Los ejemplos de empresarios que ejercen esa virtud que algunos
llaman “benevolencia” o “caridad” y que McCloskey engloba dentro de la
virtud del amor se han disparado en los últimos tiempos, especialmente
en el país más capitalista del mundo, los Estados Unidos de América,
donde capitalistas como Gates donan cantidades exorbitantes de dinero a
la lucha contra el SIDA (287 millones de dólares) y a otros proyectos
humanitarios (29.100 millones de dólares).

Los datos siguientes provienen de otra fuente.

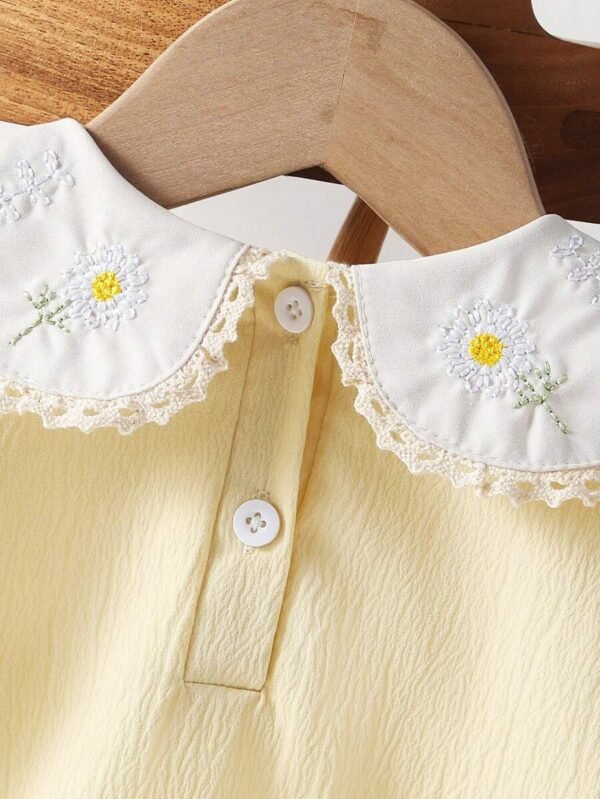 Vestido de manga corta con estilo pastoral para niña bebé - Imagen 2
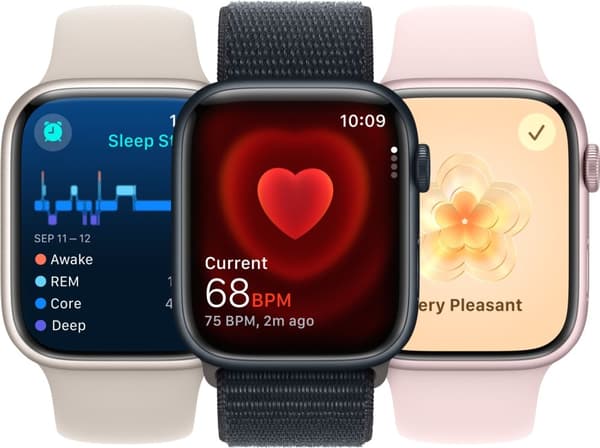 Apple Watch Series 9 (GPS + Cellular) 45 mm rød (PRODUCT)RED aluminiumskasse og rød (PRODUCT)RED sportsarmbånd, S/M (MRYE3)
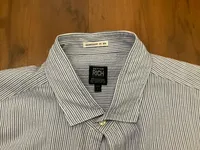 Better Rich Herren Business Hemd Langarm Gestreift Blau Weiß Gr. L 3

Los hurras al capitalismo son muchos en esta obra y, en buena
medida, acertados. Lamentablemente, algunas digresiones resultan
superfluas, cuando no perfectamente prescindibles. Entre éstas, quizá
una de las que más llaman la atención es la contraposición entre el seny
catalán y el idealismo quijotesco de los castellanos. Si había alguna
duda de que esta parte pudiera haberla redactado un nacionalista,
desaparece cuando se lee que “Cataluña se tiene a sí misma por una
nación de empresarios sensibles a quienes durante siglos los locos
aristócratas de Madrid han puesto grilletes”.
Es una lástima que ideas tan peregrinas como absurdas corrompan un
libro interesante, el primero de una saga que esperemos acabe
traduciéndose al español. Sobre todo, porque sería un contrapunto
necesario a la prepotencia de la izquierda, que se ha arrogado el
monopolio de la ética. Es más, podríamos profetizar que, tras la lectura
de esta obra, quienes no comulguen con la religión progresista
probablemente empiecen a llamarse a sí mismos “burgueses”. Porque, como
dijo un ilustre burgués, Jovellanos,
el verdadero honor es el que resulta del ejercicio de la virtud y del cumplimiento de los propios deberes.